Amazon is testing pricing for non-Prime members to get free shipping in selected areas, raising the threshold from $25 back to $35 – the same as for shoppers who aren’t members of Walmart+ – as it probes the potential to increase order value when shoppers add items to reach the magic number.
The company confirmed the test, which was first reported by EcommerceBytes.
“We continually evaluate our offerings and make adjustments based on those assessments,” Amazon spokesperson Kristina Pressentin told CNBC. “Prime members continue to enjoy free delivery on over 300 million items, with tens of millions of items available for free same or one-day delivery.”
Non-Prime members can continue to pay $9.99 per order for same-day shipping. The annual subscription fee sits at $139, with the last bump from $119 coming a year and a half ago.
Over the years, Amazon has yo-yoed the order threshold for non-Prime members to quality for free shipping as it reads the tea leaves of analytical data on shopper behavior and pulls the levers.
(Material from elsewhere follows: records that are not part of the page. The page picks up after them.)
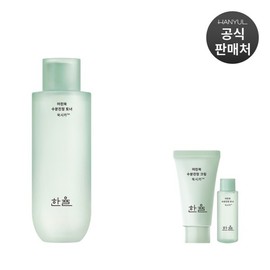 Hanyul 어린쑥 수분진정 토너 150ml Young Mugwort Hydrating Calming Toner 150ml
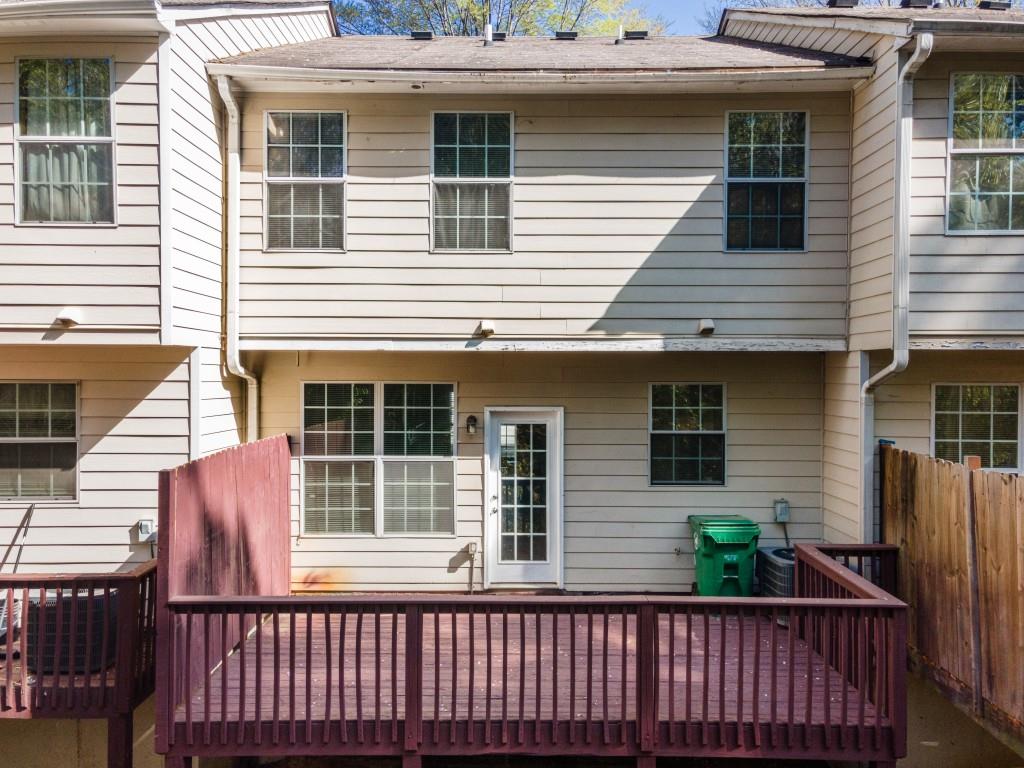 2864 Parkway Close, Lithonia, Georgia image 36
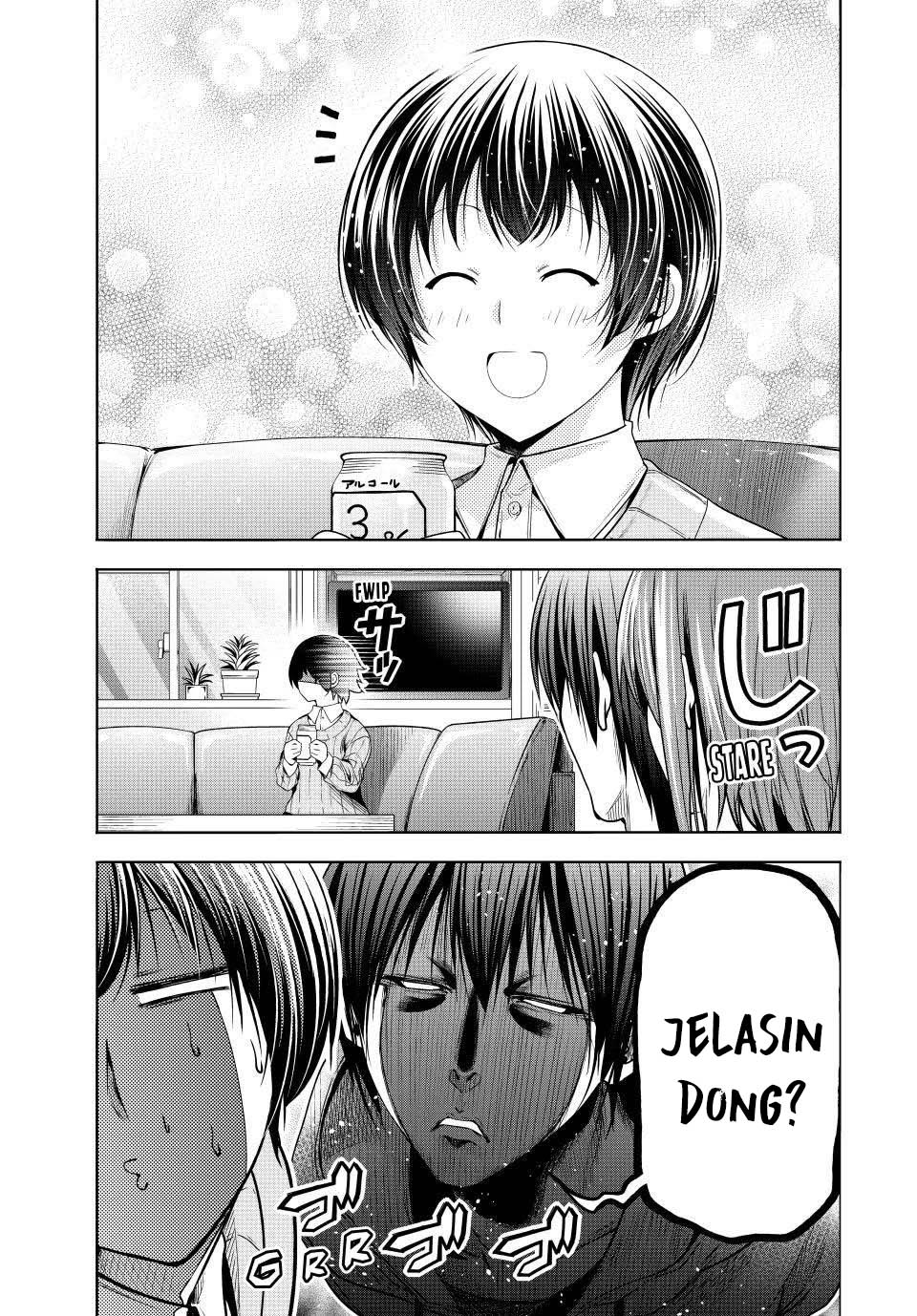 Grand Blue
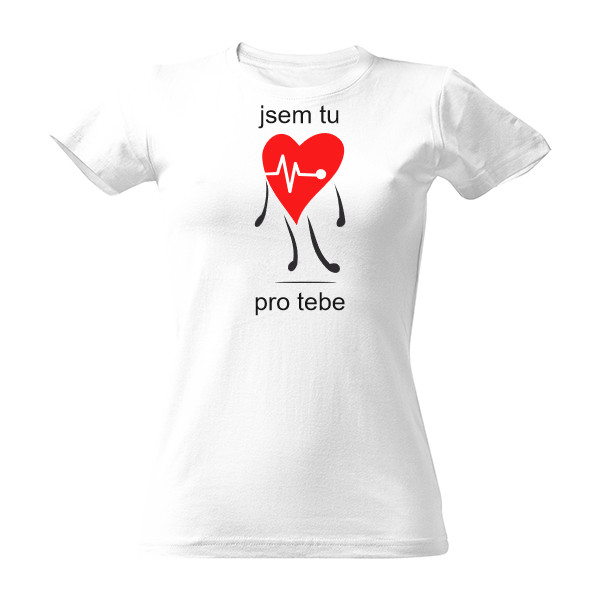 Tričko s potiskem Nový produkt damská trika 21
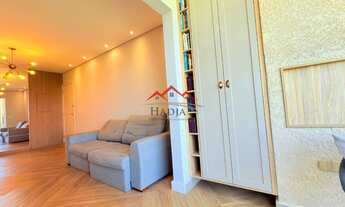 Imagem 6: Apartamento à venda condomínio Flex I em Jundiaí SP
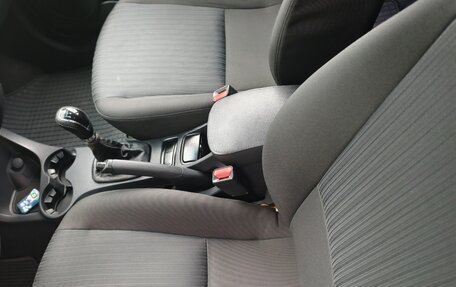 KIA Sportage II, 2009 год, 780 000 рублей, 9 фотография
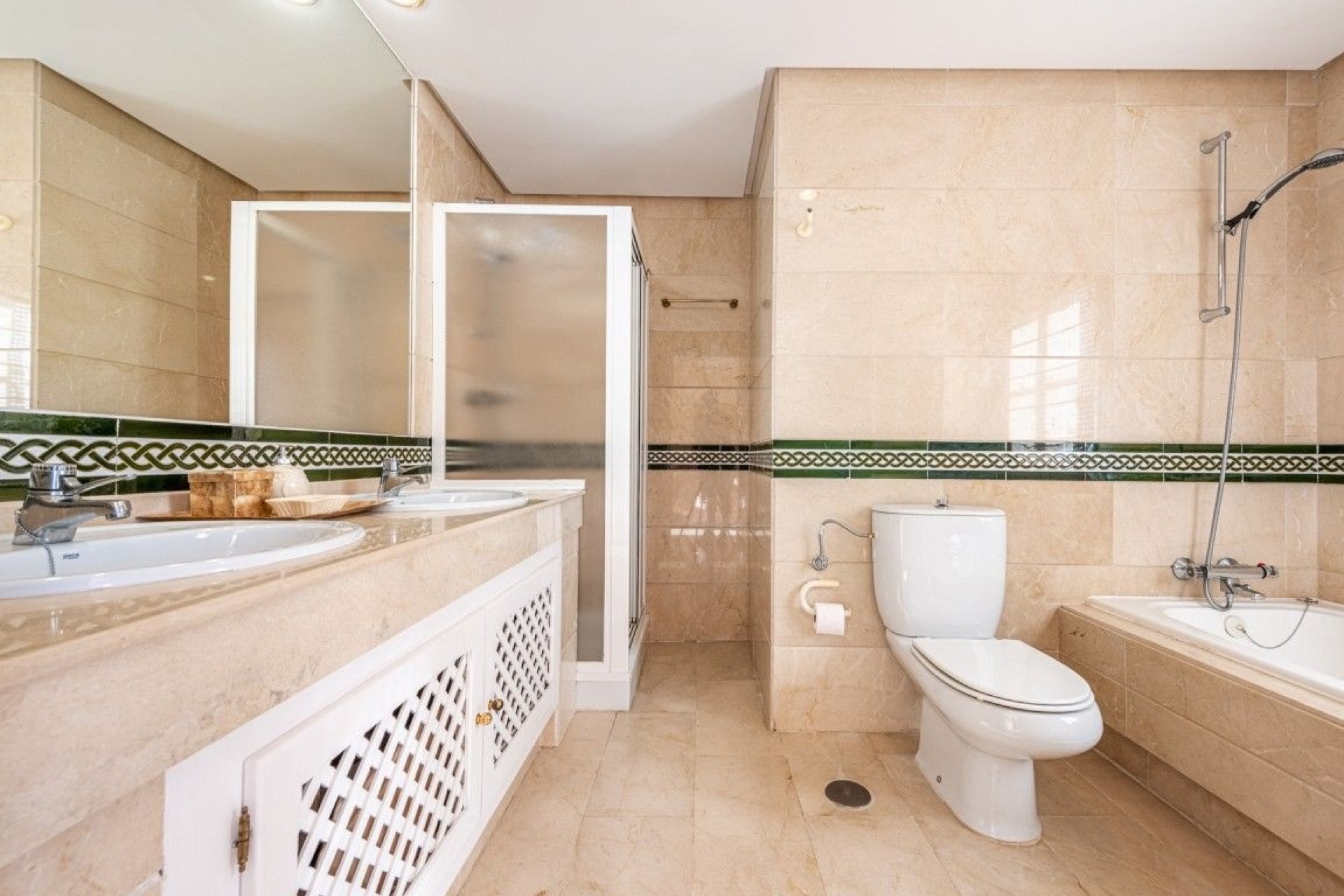 Wiederverkauf - apartment - Benahavís - Benahavís Centro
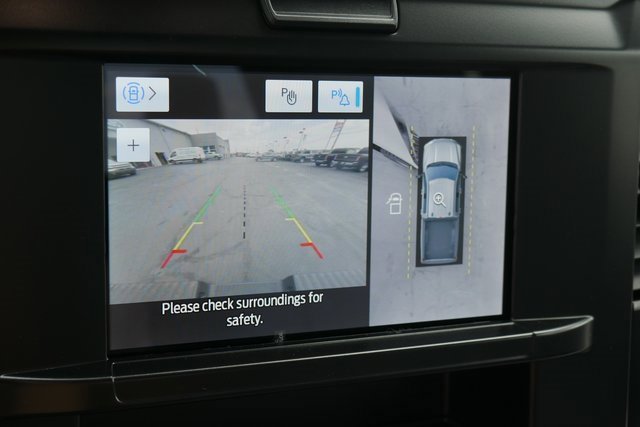 New 2025 Ford F350 XL w/ 360-Degree Camera Package image 3
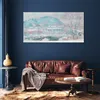 Coloray Bild aus Acryl 120 cm x 60 cm - Acrylblock mit Bild Produktbild-Vorschau 4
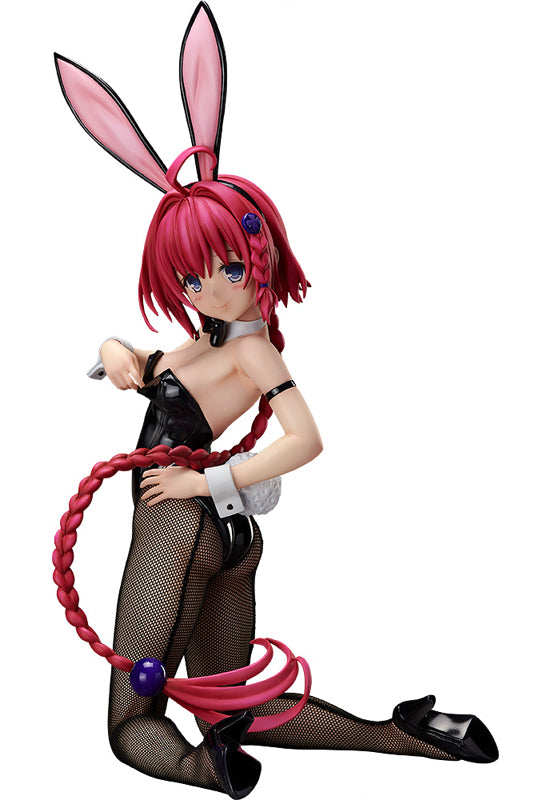 To Love-Ru Darkness FREEing Mea Kurosaki Bunny Ver.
In 2016, the minimum was increased from $35 to $49, then fell back to $35 again in 2017. Later that year, in a competitive move against Walmart, the minimum dropped to $25.
Prime membership dwarfs that of Walmart+, with an estimated 70% of consumers having access to it compared to 23% for Walmart’s program, as of October 2022, according to data from PYMTS. But Walmart has been growing steadily, reportedly stealing some share away among younger shoppers. Earlier this year, it gave away Walmart+ memberships to moms in a drafting move on Prime.
Scot Wingo, CEO and co-founder of Get Spiffy and a founder of ChannelAdvisor, said Amazon’s massive data science capabilities enabled it to strategically identify areas where there was less risk of losing business when the threshold jumped.
“It’s probably an intersection of the demographics of a ZIP code zip code pushing the cart economics up, forcing shoppers to either pay for shipping, get Prime or increase the cart,” Wingo said.
He said it’s very possible those same analytics tell Amazon places where it’s losing share to Walmart+. “I’m sure they can see in the data trends that a non-Prime user was ordering so much a month, then went to near zero,” Wingo said. “In that case, there’s a high probability they’ve joined a competing sub program.”
Josh Lowitz, a partner and co-founder of Consumer Intelligence Research Partners, is betting the change will have more of an impact on order size than Prime sign-ups. “Spending $10 more is relatively easy for non-Prime members, especially since presumably they have made a choice not to be members,” Lowitz said. “Of course, either change is desirable for Amazon.”